Even the Air Force, which has rarely had trouble attracting talent in the past, has about 4,000 less recruits than the level normally reached in the summer.

“The bottom line is we’re in a dogfight overnight,” said Major General Edward Thomas Jr., commander of the Air Force’s recruiting service. “We’re getting more and more hopeful that we might just make it to this year’s mission, but it’s uncertain.”

General Thomas said the short-term problem of Covid-19 kept recruiters away from provincial fairs, street festivals and their most productive hunting grounds, high schools. The relationships recruiters were unable to personally cultivate during the early stages of the pandemic, he said, mean there is now a drought of graduates signing on the dotted line.

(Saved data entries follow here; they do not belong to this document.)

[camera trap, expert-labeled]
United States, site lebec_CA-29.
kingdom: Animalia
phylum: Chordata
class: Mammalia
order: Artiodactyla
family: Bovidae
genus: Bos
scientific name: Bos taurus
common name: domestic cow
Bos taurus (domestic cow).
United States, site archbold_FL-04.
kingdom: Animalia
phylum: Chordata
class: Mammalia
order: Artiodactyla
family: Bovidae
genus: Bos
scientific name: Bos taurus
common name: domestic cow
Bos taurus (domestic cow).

A humble recruiting bump from spicy ads the service ran before the showings of “Top Gun: Maverick” helped a bit, he said. But the general pointed to greater longer-term concerns about the shrinking group of young Americans who are both able and willing to serve. In recent years, the Pentagon has found that approximately 76 percent of adults ages 17 to 24 are too obese to qualify or have other medical problems or criminal histories that make them ineligible to serve without an exemption.

And what the military calls propensity — the proportion of young adults who would consider serving — has been declining steadily for several years. It stood at 13 percent before the pandemic started, General Thomas said, but is now 9 percent.

“There’s just less trust in the US government and military,” he said.

Of course, it’s never been easy to sustain one of the world’s largest armies entirely with volunteers, and this isn’t the first time in 49 years since the United States. the draft ended that recruitment has failed.

When there are a lot of jobs for civilians, as there are now, the military tries to compete using two tactics: sweeten the deal with signing bonuses, better pay and other temptations, and lower the standards a bit to hire people. that might not otherwise qualify.

The military has also adapted through downsizing. The number of active-duty military personnel is now about half of what it was in the 1980s and is expected to continue to decline.

That makes for smaller, easier-to-achieve quotas, recruiters say, but it also reduces the military’s most trusted advertising resource: its people. Research has repeatedly shown that young adults who know someone who has served — a parent, a coach, a teacher — are more likely to enlist than those who don’t.

That pattern has turned the armed forces into something a family business, and led some communities, many in the Southeast, to provide a disproportionate share of recruits. But even in those kinds of communities, recruiting was difficult this year.

The town of Fountain, a few miles from Fort Carson, is a patchwork of working-class neighborhoods with strong military ties. But the recruiting station here hasn’t met its goals for three months.

On a recent evening, Sergeant Pulliam met six potential recruits in a park for a weekly workout of pushups and situps. The group included three recent high school graduates who had been planning to join for years; a young woman trying to get away from a domestic life she didn’t want to talk about; and a 26-year-old man named Francisco Borja, whose father had served in the military.

mr. Borja had tried to participate before but was rejected due to poor eyesight. He hoped the military would catch him this time.

“I want to do it for my family, my children,” he said. “To improve our lives.”